Is there anywhere near Bridgend / Cardiff / Swansea areas that sells ' proper ' detailing kit such as good quality da pads , clays , waxes , etc ??


----------



## carling51

Hi eaglepete , I'm from Swansea , apart from the usual halfords , Sean is the Autosmart rep for the area , give him a shout he has a page on Facebook , the truck has everything you can think of , or buy online which I did after reading the research and reviews of this site hope this helps


----------



## st1965

Or buy a ticket for waxstock ! You will be like a kid in a sweet shop !! And get some good advice off the companies selling their stuff too, as well as the demo's...and of course...the swirl police !


----------



## Eaglepete

Thanks guy's 

Sorry for not replying sooner ... Didn't get any notification that I'd had a reply !!! 

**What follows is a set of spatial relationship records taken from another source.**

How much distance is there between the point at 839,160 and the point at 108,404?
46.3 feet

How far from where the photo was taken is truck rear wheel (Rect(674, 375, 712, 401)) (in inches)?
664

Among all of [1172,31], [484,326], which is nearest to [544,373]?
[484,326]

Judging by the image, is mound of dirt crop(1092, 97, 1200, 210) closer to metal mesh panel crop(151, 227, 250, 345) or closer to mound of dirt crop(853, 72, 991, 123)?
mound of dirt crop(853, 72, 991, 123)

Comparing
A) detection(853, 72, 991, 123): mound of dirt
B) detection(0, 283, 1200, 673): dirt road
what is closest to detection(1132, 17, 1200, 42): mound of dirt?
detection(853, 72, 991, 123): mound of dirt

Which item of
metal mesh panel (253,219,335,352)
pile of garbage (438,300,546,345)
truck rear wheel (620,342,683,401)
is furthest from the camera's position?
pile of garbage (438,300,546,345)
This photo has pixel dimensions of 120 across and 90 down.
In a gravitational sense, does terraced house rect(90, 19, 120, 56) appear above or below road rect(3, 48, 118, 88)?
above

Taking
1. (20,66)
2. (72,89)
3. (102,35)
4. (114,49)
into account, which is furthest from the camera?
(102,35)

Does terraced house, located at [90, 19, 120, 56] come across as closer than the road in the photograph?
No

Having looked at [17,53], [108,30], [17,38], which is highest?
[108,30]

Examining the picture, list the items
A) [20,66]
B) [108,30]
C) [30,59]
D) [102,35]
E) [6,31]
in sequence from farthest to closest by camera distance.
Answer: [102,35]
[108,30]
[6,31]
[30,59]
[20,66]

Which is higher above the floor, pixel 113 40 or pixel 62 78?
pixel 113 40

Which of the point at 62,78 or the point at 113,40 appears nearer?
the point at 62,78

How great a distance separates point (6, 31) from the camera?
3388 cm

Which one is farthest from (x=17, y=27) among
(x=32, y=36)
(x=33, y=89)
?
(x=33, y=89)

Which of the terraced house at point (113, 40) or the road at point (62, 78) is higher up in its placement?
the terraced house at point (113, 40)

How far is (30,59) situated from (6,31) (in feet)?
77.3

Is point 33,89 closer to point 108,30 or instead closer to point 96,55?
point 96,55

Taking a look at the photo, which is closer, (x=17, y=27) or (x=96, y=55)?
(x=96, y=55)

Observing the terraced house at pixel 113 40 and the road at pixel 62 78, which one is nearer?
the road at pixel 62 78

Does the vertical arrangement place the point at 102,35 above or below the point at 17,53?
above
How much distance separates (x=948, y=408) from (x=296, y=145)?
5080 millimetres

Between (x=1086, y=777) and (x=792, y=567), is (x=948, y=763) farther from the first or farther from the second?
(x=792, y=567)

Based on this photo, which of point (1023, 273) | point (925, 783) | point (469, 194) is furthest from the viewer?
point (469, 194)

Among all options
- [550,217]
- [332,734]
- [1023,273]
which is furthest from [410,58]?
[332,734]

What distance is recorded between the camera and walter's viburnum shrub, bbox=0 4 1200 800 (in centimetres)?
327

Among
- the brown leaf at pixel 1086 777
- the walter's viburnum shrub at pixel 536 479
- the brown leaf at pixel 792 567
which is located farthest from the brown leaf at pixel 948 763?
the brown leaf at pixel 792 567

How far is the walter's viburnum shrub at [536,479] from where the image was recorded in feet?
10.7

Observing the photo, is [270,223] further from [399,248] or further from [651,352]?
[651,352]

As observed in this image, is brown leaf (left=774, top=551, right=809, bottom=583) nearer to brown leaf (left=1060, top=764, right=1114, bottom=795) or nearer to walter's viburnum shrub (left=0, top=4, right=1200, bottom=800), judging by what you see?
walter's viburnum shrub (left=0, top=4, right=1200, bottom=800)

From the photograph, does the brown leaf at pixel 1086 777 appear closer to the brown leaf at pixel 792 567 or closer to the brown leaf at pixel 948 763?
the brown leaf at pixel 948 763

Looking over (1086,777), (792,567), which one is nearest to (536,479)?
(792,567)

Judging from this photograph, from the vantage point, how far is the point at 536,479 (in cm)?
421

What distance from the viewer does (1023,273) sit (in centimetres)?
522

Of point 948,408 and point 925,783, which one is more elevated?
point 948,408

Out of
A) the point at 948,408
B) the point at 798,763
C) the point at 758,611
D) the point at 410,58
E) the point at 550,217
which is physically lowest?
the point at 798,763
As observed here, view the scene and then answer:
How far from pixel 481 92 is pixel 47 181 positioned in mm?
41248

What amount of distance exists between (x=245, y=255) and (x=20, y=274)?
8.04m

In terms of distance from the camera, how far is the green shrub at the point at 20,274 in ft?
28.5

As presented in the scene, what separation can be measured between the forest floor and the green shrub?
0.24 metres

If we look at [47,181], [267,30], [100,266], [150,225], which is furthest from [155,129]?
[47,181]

Was hoping there we're some retail premises near by ... Online only then really 🙄🙄
Is it only there own stuff that autosmart do ?? Couldn't find any prices either 😕


----------



## carling51

Eaglepete said:


> Thanks guy's
> 
> Sorry for not replying sooner ... Didn't get any notification that I'd had a reply !!!
> 
> Was hoping there we're some retail premises near by ... Online only then really 🙄🙄
> Is it only there own stuff that autosmart do ?? Couldn't find any prices either 😕


Each rep for Autosmart will give you their own price , best thing is to look on the website and see what they have and then message them


----------



## ShaunButton

Uas car care in Llanelli have a small walk in store attatched to their workshop, very helpful guys


----------



## -Kev-

Eaglepete said:


> Thanks guy's
> 
> Sorry for not replying sooner ... Didn't get any notification that I'd had a reply !!!
> 
> Was hoping there we're some retail premises near by ... Online only then really 🙄🙄
> Is it only there own stuff that autosmart do ?? Couldn't find any prices either 😕


You'd only receive a reply notification if you subscribe to any given thread


----------